▶ _AIM OF THE EXERCISE_:
Count how many lines of the rows below contain the string "eyeglasses", treating uppercase and lowercase as different, and reply with that number alone.

▶ _EXTRACTED INFORMATION_:
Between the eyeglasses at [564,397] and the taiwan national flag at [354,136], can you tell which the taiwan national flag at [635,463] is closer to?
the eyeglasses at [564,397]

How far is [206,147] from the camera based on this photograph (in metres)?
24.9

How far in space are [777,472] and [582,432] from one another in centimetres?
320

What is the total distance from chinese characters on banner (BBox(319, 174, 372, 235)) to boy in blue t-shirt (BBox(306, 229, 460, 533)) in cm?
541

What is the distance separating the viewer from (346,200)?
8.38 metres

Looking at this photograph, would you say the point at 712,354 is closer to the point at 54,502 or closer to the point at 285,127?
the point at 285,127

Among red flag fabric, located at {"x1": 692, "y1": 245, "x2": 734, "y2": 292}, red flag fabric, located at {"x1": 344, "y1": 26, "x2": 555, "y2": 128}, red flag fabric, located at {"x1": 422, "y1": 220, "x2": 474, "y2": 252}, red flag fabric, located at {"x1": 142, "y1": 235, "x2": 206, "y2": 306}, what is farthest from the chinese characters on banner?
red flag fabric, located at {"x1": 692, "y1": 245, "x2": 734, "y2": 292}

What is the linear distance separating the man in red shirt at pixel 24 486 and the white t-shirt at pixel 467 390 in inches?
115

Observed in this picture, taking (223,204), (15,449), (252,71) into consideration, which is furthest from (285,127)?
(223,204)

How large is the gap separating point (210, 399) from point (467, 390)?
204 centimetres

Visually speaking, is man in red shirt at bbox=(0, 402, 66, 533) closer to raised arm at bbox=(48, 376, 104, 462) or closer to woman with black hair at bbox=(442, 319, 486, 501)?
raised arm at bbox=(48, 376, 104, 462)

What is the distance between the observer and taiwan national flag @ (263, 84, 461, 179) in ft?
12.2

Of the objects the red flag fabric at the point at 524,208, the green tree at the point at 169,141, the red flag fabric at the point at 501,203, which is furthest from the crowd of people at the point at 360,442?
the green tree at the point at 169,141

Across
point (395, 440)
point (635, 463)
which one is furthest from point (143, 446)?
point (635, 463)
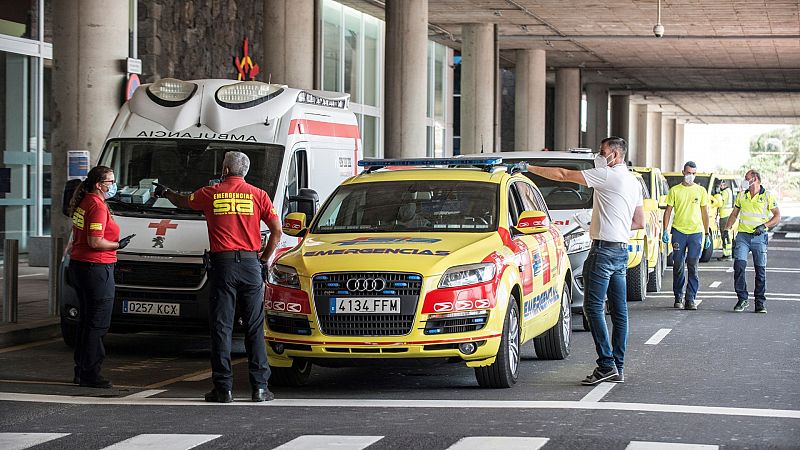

▶ _TASK ANSWER_:
2